§ **WHAT YOU WILL DO**: Drop the pictures; give again exactly the lines from the one holding "2158 Pansy St, Pasadena, TX" through the end of the data.

Caption-style text data:
-.-.-
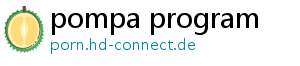 pompa program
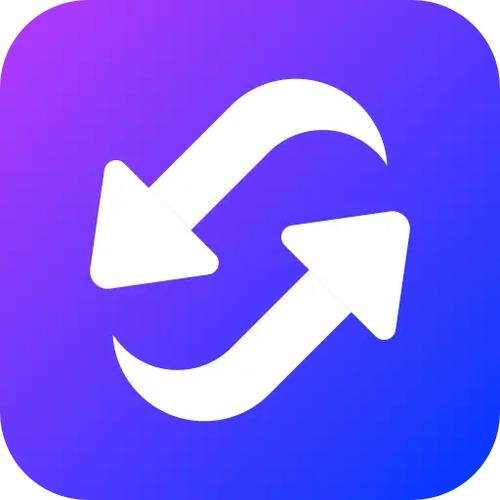 万能格式转换器手机版app破解版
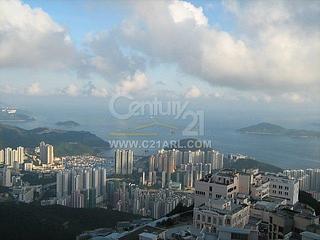 The Peak - Eredine 05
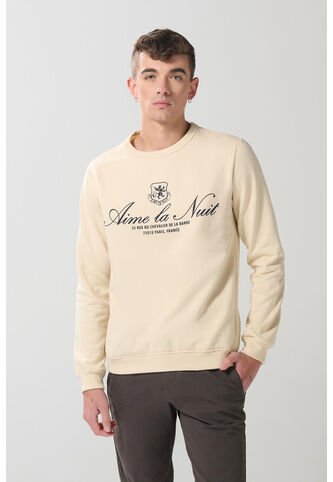 KOAJ BUZO CR KOAJ 22961 2/25 Koaj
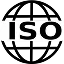 ISO 14001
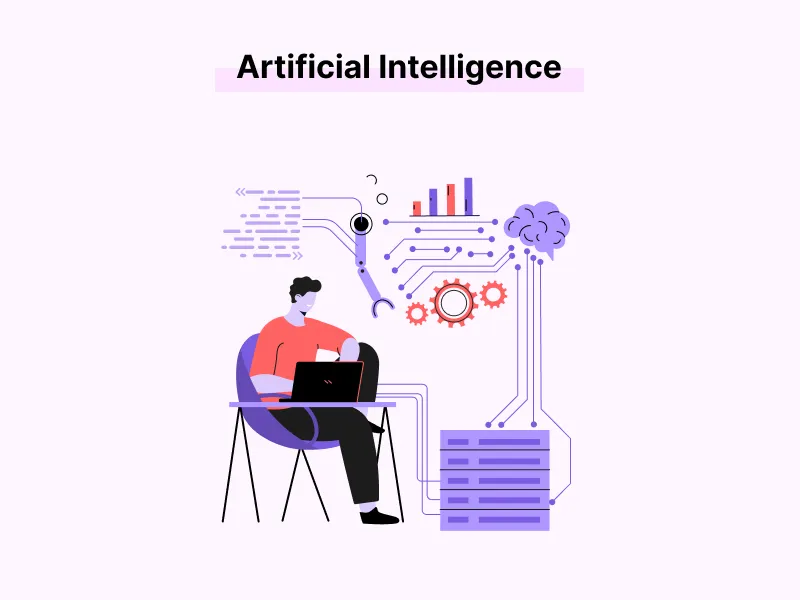 Artificial Intelligence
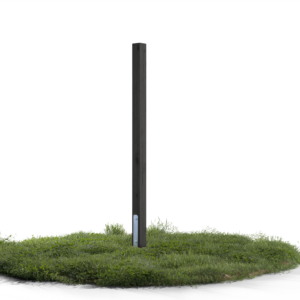 Rhombus grey_post.png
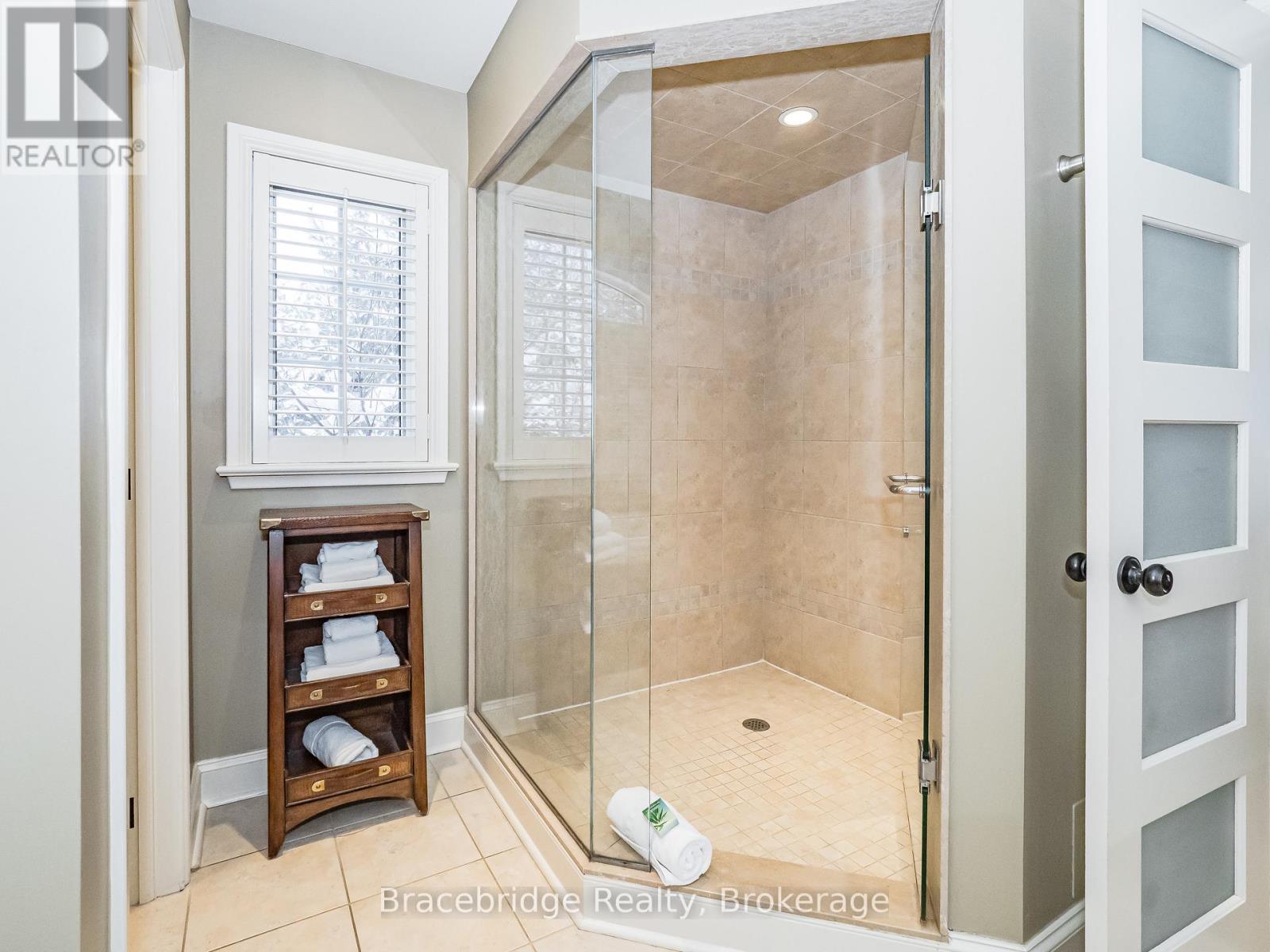 Sandfield 5 W10 - 3876 Muskoka Rd 118 Highway W, Muskoka Lakes, Ontario  P0B 1J0 - Photo 24 - X13023516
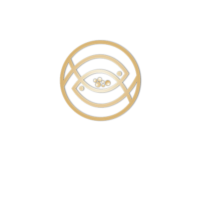Avgotaraxo – Gold Selection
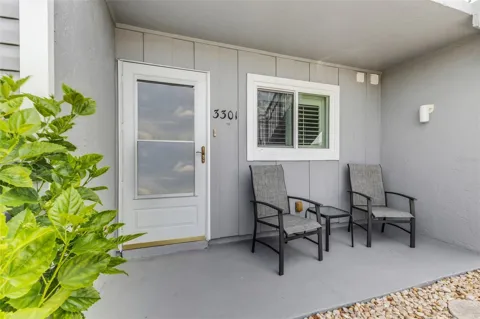 12274 SW EGRET CIRCLE #3301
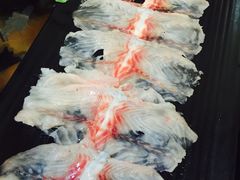 -丽江庭院之丽江往事(安定门店)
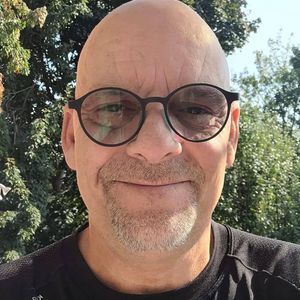 Renaud Gohier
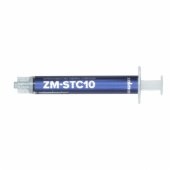 ZM-STC10 Thermal Compound, 2.0g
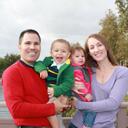 Alfonso Valencia - @Ireadtheword - Twitter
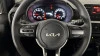 Kia Picanto 1.0 DPi 49kW (67CV) Concept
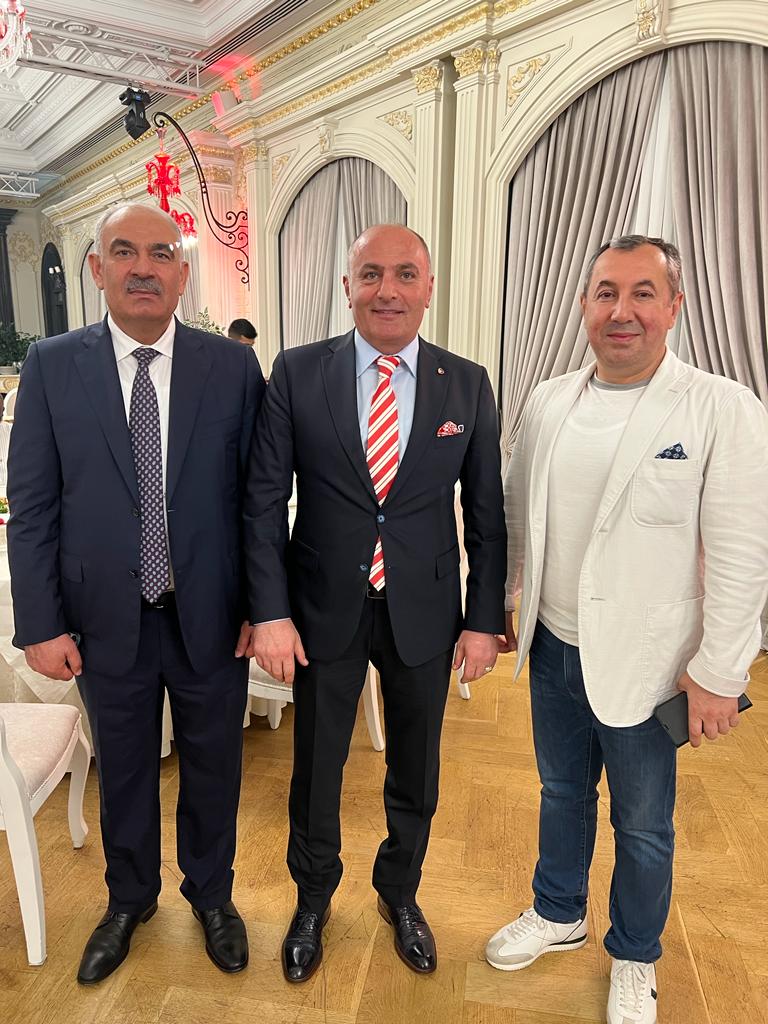 Fotoğraf 1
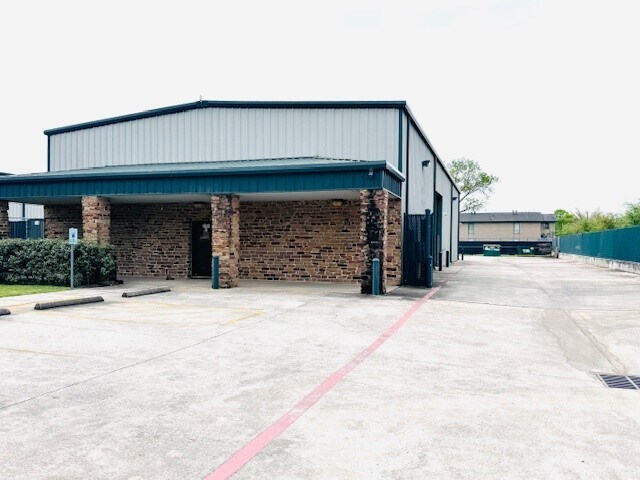 2158 Pansy St, Pasadena, TX for sale Building Photo- Image 1 of 1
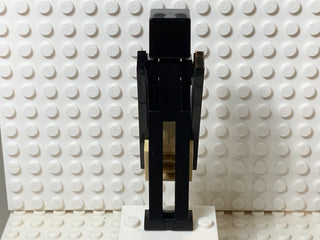 Enderman, min066 Minifigure LEGO®   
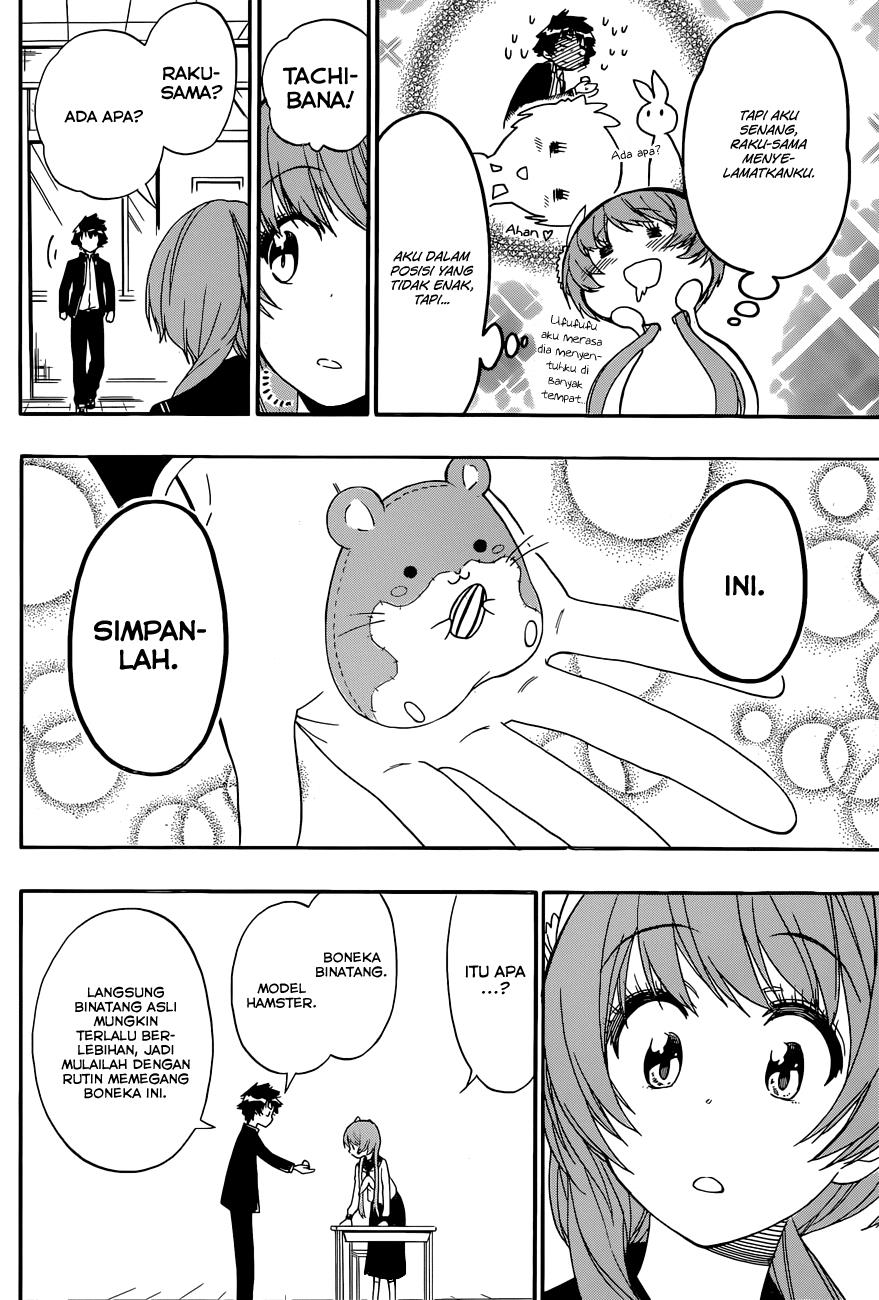 image-komik-nisekoi-chapter-142-16/19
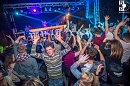 Pavel Cejnar (Evropa2) LIVE!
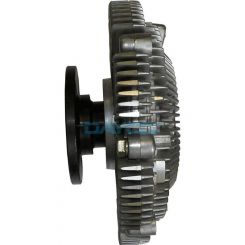 Dayco Fan Clutch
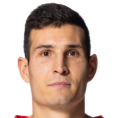https://img.heibaitiyuy.com.cn/img/basketball/player/6d8bb5c3cb57479a086daba084a21290.png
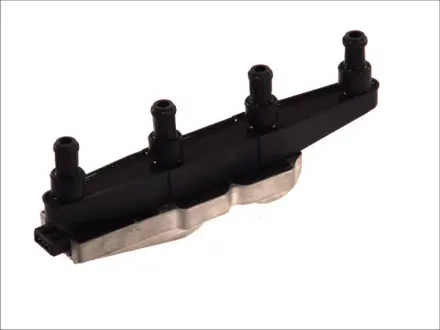 Катушка запалювання magneti marelli 060717059012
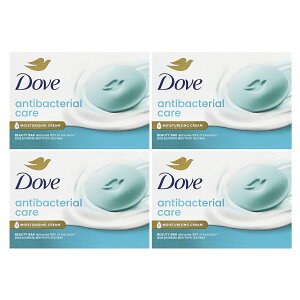 yPOINT20{10/14 20:00`10/17 9:59zDove PAveNgA`oNeA r[eB[o[ y iHerb ACn[u  z _ Ō`Ό ΂  e   p 4 e106g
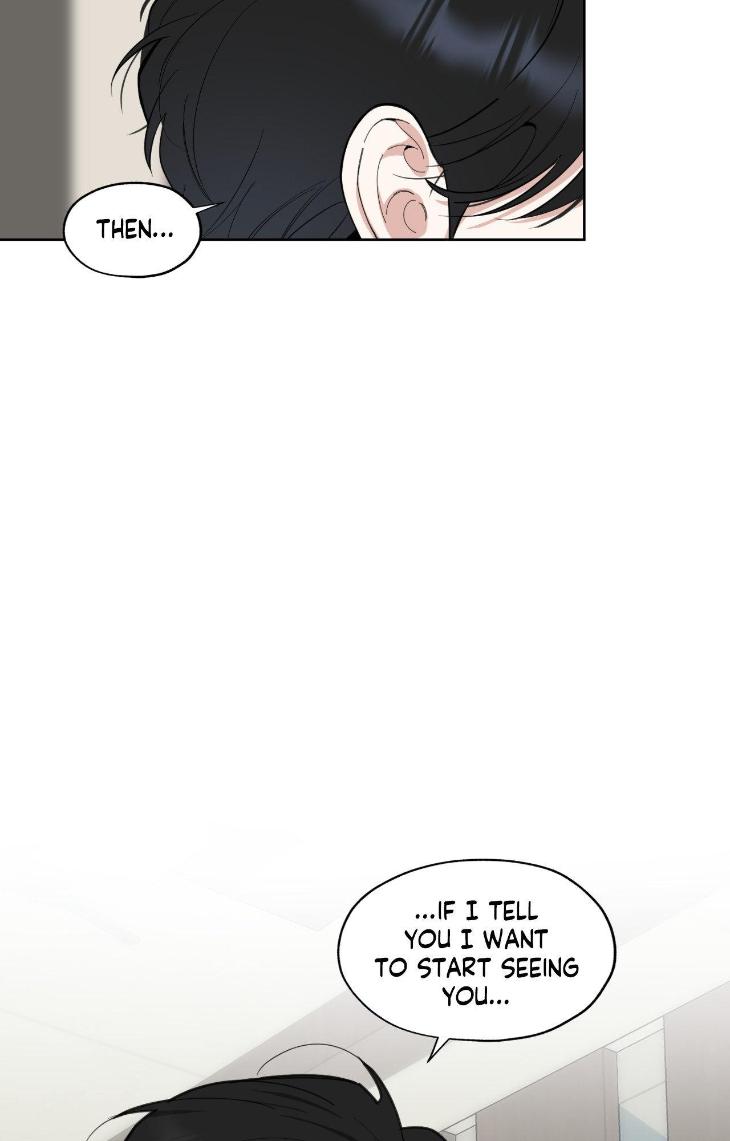 Miserable-In-Love-By-Chamji-Eng page 26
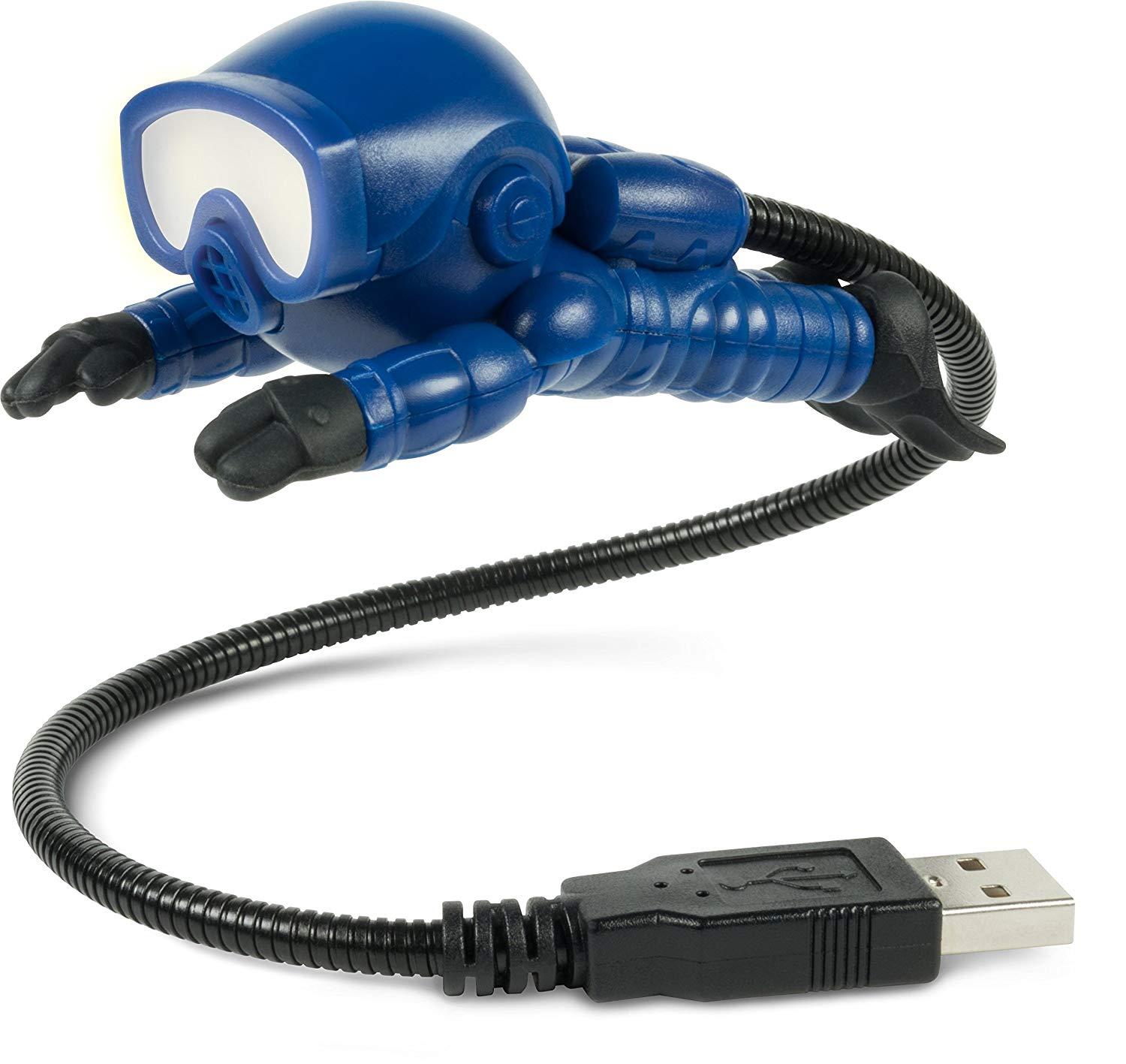SPEEDLINK flexibel USB LED Lampe Notebook Licht 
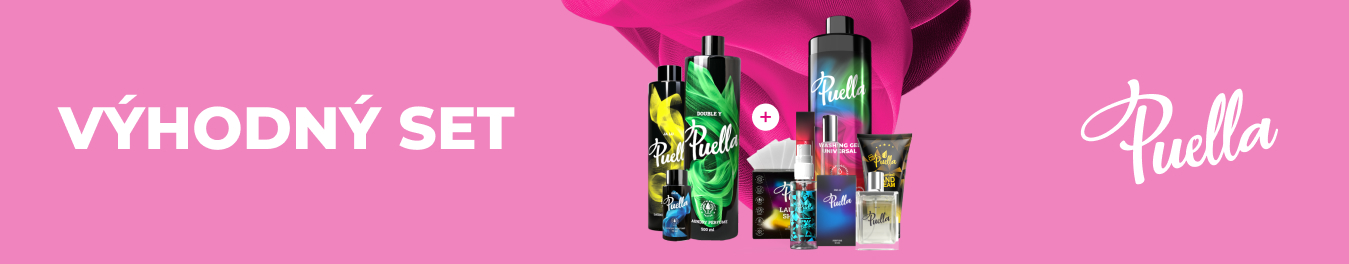 Web banner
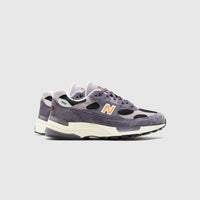 U992OP "MADE IN USA"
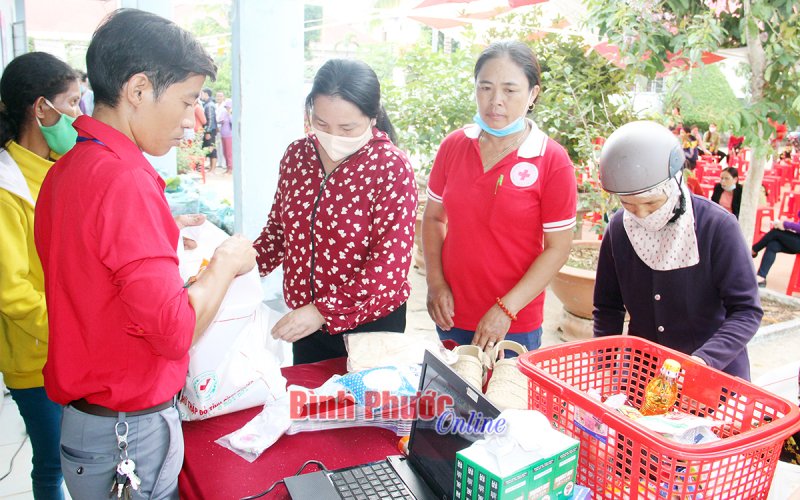 Điều chỉnh các biện pháp phòng, chống dịch Covid-19 linh hoạt, phù hợp thực tiễn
-.-.-
§ **RESPONSE TO THIS EXERCISE**:
 2158 Pansy St, Pasadena, TX for sale Building Photo- Image 1 of 1
 Enderman, min066 Minifigure LEGO®   
 image-komik-nisekoi-chapter-142-16/19
 Pavel Cejnar (Evropa2) LIVE!
 Dayco Fan Clutch
https://img.heibaitiyuy.com.cn/img/basketball/player/6d8bb5c3cb57479a086daba084a21290.png
 Катушка запалювання magneti marelli 060717059012
 yPOINT20{10/14 20:00`10/17 9:59zDove PAveNgA`oNeA r[eB[o[ y iHerb ACn[u  z _ Ō`Ό ΂  e   p 4 e106g
 Miserable-In-Love-By-Chamji-Eng page 26
SPEEDLINK flexibel USB LED Lampe Notebook Licht 
 Web banner
 U992OP "MADE IN USA"
 Điều chỉnh các biện pháp phòng, chống dịch Covid-19 linh hoạt, phù hợp thực tiễn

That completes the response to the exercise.